La verità è che fanno finta di non vederci.

 

Da quando è nato il nuovo governo, si parla soltanto di immigrazione. Di quel fenomeno brutto e cattivo che porta criminali e clandestini sulle coste italiane.

Tutti parlano e tutti ne parlano. Sindaci che “non sanno più dove metterli”. Populisti che speculano su immigrati protagonisti di fatti di cronaca per fare campagna elettorale. Perfino dall’estero arrivano sentenze: l’UE ci rimprovera, Trump si congratula.

Non dimentichiamo la vox populi. I giornalisti vanno di città in città per raccogliere le stesse opinioni: gli italiani sono indignati. Gli italiani ne hanno abbastanza. Gli italiani sono comprensivi, accoglienti, ma quando è troppo, è troppo. Al punto di giustificare atti di violento e palese razzismo.

Gli italiani sono stanchi.

Gli altri italiani, invece? Noi, i figli di questa immigrazione di cui si ha tanta paura? A nessuno sta a cuore la nostra opinione. Eppure siamo noi, quando al TG commentano un reato, a pregare che non si tratti di un altro nero.

Durante la Leopolda 9, Abril K. Muvumbi ci ha definiti gli invisibili. Siamo quelli che si finge di non vedere. Quell’Italia messa da parte, in stand-by, come la legge sullo Ius Soli. 

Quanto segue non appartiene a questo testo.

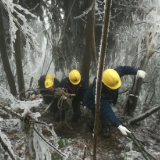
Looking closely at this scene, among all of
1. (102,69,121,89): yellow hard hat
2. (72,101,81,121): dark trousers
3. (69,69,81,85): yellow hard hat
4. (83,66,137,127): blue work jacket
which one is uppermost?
(102,69,121,89): yellow hard hat

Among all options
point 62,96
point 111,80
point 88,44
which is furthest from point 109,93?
point 88,44

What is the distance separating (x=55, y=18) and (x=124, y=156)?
4.44m

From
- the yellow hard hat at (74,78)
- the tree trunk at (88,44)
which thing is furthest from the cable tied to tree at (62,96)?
the tree trunk at (88,44)

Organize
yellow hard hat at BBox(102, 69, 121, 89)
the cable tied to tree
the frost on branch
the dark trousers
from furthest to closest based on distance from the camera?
the dark trousers < yellow hard hat at BBox(102, 69, 121, 89) < the cable tied to tree < the frost on branch

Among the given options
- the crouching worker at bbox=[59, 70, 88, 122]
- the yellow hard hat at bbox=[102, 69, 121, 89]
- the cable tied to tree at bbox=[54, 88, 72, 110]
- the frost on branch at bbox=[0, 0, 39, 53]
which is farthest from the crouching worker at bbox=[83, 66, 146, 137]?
the frost on branch at bbox=[0, 0, 39, 53]

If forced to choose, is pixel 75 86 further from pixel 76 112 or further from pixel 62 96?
pixel 62 96

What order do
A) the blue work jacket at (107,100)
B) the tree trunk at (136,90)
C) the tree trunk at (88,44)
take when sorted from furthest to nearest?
the tree trunk at (88,44) < the tree trunk at (136,90) < the blue work jacket at (107,100)

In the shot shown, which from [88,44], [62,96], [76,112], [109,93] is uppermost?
[88,44]

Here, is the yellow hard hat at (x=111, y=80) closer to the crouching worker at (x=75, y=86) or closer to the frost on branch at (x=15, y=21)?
the crouching worker at (x=75, y=86)

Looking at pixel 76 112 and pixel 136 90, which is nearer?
pixel 136 90

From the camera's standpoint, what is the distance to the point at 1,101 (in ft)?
3.93

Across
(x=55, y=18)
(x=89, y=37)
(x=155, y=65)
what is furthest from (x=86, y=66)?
(x=155, y=65)

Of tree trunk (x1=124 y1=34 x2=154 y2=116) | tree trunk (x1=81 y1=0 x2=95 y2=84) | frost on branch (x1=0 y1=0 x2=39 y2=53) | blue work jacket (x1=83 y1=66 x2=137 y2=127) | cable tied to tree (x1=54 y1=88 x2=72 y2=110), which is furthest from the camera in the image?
tree trunk (x1=81 y1=0 x2=95 y2=84)

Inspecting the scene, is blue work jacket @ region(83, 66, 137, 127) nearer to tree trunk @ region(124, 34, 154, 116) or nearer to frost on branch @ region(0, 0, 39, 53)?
tree trunk @ region(124, 34, 154, 116)
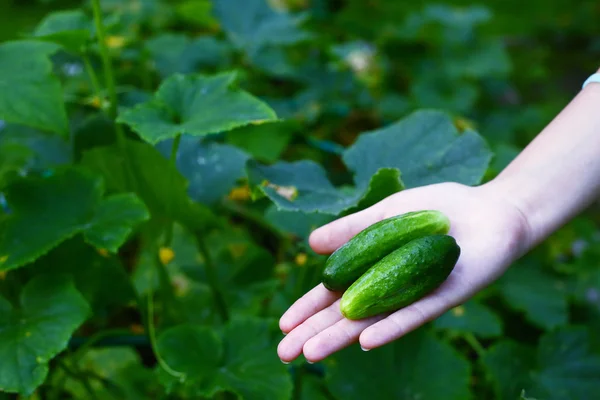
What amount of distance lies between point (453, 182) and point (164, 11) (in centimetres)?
233

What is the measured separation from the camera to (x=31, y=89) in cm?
138

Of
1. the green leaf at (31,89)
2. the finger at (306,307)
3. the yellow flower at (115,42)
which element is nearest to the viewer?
the finger at (306,307)

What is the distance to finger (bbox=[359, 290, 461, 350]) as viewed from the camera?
1.09 metres

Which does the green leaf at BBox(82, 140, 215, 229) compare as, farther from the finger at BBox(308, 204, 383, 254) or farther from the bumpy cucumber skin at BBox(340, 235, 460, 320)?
the bumpy cucumber skin at BBox(340, 235, 460, 320)

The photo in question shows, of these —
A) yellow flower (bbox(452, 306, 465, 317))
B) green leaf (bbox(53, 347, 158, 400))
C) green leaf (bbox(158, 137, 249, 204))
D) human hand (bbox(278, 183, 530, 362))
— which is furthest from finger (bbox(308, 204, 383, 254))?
green leaf (bbox(53, 347, 158, 400))

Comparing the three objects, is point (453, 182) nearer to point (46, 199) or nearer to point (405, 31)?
point (46, 199)

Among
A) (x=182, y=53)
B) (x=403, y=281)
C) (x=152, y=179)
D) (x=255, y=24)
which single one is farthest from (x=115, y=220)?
(x=255, y=24)

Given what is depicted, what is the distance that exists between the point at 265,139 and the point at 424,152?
94 centimetres

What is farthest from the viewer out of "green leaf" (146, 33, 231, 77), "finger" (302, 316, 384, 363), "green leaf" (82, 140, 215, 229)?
"green leaf" (146, 33, 231, 77)

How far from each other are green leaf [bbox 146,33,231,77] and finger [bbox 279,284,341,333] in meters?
1.61

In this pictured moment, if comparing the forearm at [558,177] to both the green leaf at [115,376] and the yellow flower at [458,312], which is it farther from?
the green leaf at [115,376]

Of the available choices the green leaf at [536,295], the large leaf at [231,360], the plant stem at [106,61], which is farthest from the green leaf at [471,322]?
the plant stem at [106,61]

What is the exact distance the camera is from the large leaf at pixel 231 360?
4.41ft

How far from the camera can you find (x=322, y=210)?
134cm
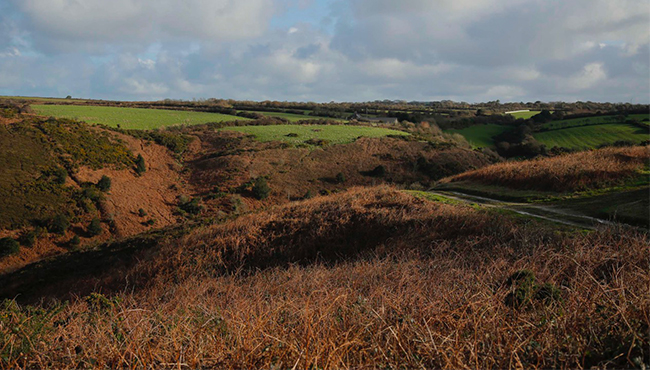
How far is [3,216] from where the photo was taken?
1016 inches

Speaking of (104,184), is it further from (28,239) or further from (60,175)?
(28,239)

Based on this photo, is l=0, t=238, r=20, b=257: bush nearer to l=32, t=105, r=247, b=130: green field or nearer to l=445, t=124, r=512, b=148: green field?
l=32, t=105, r=247, b=130: green field

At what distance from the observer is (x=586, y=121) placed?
6400cm

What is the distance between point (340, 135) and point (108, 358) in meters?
52.0

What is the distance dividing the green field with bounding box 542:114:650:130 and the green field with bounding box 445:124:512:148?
7.79 m

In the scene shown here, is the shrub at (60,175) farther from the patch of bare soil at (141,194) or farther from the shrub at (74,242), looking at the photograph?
the shrub at (74,242)

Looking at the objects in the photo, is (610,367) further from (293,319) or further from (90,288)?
(90,288)

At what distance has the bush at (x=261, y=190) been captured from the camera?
36625 mm

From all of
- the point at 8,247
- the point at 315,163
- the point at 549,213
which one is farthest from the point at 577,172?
the point at 315,163

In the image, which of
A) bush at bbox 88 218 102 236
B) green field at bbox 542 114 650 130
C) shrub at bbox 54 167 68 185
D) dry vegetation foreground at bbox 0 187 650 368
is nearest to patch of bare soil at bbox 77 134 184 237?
bush at bbox 88 218 102 236

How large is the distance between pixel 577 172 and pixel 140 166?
126 ft

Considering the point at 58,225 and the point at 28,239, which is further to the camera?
the point at 58,225

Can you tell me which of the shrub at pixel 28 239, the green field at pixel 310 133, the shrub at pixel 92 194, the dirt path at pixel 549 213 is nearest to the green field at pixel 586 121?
the green field at pixel 310 133

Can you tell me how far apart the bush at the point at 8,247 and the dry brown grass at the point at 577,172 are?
2762cm
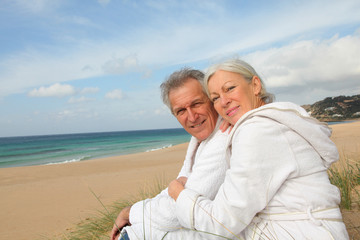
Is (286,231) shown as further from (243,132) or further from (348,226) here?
(348,226)

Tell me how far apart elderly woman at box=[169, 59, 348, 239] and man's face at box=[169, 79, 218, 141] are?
37.9 inches

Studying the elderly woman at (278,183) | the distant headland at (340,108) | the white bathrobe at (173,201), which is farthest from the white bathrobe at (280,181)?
the distant headland at (340,108)

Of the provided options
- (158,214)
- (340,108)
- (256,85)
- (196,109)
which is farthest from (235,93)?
(340,108)

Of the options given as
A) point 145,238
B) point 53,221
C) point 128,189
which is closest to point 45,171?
point 128,189

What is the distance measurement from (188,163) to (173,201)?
0.64 m

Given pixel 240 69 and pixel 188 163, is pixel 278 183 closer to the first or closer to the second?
pixel 240 69

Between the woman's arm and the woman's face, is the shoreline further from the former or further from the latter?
the woman's arm

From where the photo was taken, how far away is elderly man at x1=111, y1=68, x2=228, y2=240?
191cm

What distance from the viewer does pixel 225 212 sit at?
141 centimetres

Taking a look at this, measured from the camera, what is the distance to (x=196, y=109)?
2533 millimetres

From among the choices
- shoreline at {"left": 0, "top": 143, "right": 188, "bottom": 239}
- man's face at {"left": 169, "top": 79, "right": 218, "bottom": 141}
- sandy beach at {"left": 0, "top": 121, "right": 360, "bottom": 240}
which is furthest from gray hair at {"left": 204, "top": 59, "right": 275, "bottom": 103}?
shoreline at {"left": 0, "top": 143, "right": 188, "bottom": 239}

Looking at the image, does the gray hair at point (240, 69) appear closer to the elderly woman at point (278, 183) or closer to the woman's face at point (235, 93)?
the woman's face at point (235, 93)

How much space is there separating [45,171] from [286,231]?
15396 millimetres

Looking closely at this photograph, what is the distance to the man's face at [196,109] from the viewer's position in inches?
98.6
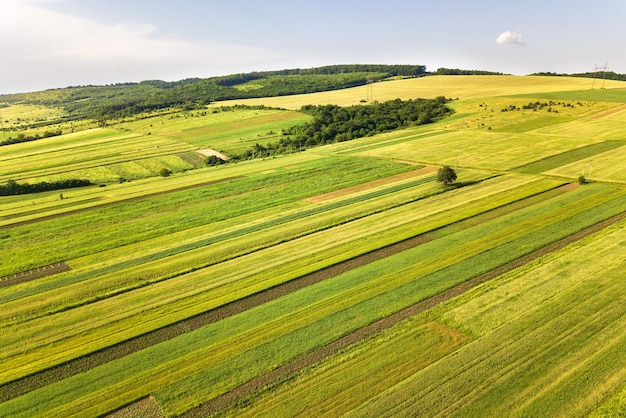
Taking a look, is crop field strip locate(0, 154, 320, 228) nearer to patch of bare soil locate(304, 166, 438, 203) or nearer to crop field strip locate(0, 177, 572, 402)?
patch of bare soil locate(304, 166, 438, 203)

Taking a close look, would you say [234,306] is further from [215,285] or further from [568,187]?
[568,187]

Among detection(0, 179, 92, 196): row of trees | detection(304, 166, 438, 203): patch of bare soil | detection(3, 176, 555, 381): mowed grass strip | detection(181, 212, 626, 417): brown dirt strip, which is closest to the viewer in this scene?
detection(181, 212, 626, 417): brown dirt strip

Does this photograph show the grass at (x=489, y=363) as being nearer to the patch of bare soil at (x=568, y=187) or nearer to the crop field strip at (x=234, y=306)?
the crop field strip at (x=234, y=306)

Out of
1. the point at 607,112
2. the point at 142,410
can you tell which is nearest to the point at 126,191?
the point at 142,410

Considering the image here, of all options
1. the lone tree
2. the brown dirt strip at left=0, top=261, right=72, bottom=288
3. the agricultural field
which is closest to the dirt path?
the agricultural field

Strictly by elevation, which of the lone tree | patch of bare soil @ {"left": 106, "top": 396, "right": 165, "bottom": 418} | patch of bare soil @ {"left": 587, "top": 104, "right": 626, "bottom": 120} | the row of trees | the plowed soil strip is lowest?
patch of bare soil @ {"left": 106, "top": 396, "right": 165, "bottom": 418}

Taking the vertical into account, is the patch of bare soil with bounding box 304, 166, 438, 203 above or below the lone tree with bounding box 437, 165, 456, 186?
below
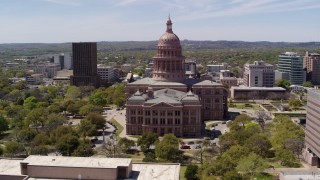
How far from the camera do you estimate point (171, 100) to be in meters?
121

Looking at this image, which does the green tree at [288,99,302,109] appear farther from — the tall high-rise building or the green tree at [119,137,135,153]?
the green tree at [119,137,135,153]

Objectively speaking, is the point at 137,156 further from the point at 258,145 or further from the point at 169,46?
the point at 169,46

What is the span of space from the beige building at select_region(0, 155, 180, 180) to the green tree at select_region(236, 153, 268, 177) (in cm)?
1556

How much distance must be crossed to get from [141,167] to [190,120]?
5182 centimetres

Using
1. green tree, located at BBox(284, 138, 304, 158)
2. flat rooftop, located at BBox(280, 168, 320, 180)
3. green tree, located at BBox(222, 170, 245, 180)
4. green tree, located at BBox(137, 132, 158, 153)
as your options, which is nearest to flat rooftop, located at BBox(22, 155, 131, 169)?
green tree, located at BBox(222, 170, 245, 180)

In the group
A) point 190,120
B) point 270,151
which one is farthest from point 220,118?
point 270,151

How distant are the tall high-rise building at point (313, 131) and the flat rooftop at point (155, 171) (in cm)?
3809

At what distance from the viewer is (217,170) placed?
7519 cm

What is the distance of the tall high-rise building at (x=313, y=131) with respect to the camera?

L’Italia ha un problema e non è l’immigrazione. Il problema sono i ragazzi di seconda generazione che non vengono presi in considerazione, né rappresentati. Se solo ci venisse data la parola, si conoscerebbe il lato positivo dei flussi migratori. Se solo ci dessero spazio, saprebbero che anche noi ci lamentiamo dei falsi profughi, degli spacciatori stranieri, dei clandestini. Capirebbero che non tutti i neri sono uguali. Che alcuni neri sono italiani.

Sembra un discorso banale e forse ridondante, ma se ne stiamo ancora discutendo, vuol dire che nel nostro paese poco è cambiato. Ancora ci si sorprende nel vedere medici neri, avvocati, cassieri. Ancora si scrive “nigeriano” nei titoli di giornali, e “trentaduenne” se il criminale è bianco.

Siamo invisibili perfino quando siamo in prima linea: nonostante il talento e le qualità sorprendenti, un nero non è comunque alla pari degli altri italiani. La pubblicità dell’Uliveto lo ha dimostrato.

In breve, veniamo piazzati in prima pagina solo se protagonisti di un fatto negativo. Sfido chiunque a dire il contrario.

Come si può abbattere, quindi, questo muro di indifferenza?

Parlandone. È nostro compito rendere presente il problema con ogni mezzo possibile. Siamo una generazione giovane, perciò usiamo i social networks, la manifestazione all’aperto, per influenzare i piccoli afroitaliani, e per istruire i nostri coetanei.

Entriamo nella quotidianità, nella normalità. Noi siamo italiani, non africani. Per molti è una follia, ma chi è nato e cresciuto qui, appartiene a questo paese e alla sua cultura. Perciò continuiamo a dirlo finché non entrerà nelle orecchie del più testardo dei razzisti.

Abril Muvumbi ha concluso il suo discorso dicendo:

“Mio nonno non ha versato sangue per la Costituzione italiana, ma io sono qui e resto qui. Anch’io sarò la nonna di giovani italiani neri a cui voglio garantire pieni diritti e la libertà di sentirsi italiani.”

Noi siamo qui e restiamo qui. E anche se dovessimo emigrare all’estero, rimaniamo italiani. Per quanto cerchino di nasconderci, nella vita e sui giornali dietro a bottiglie verdi, presto saranno costretti a darci lo spazio che ci spetta. Solo allora non saremo più invisibili.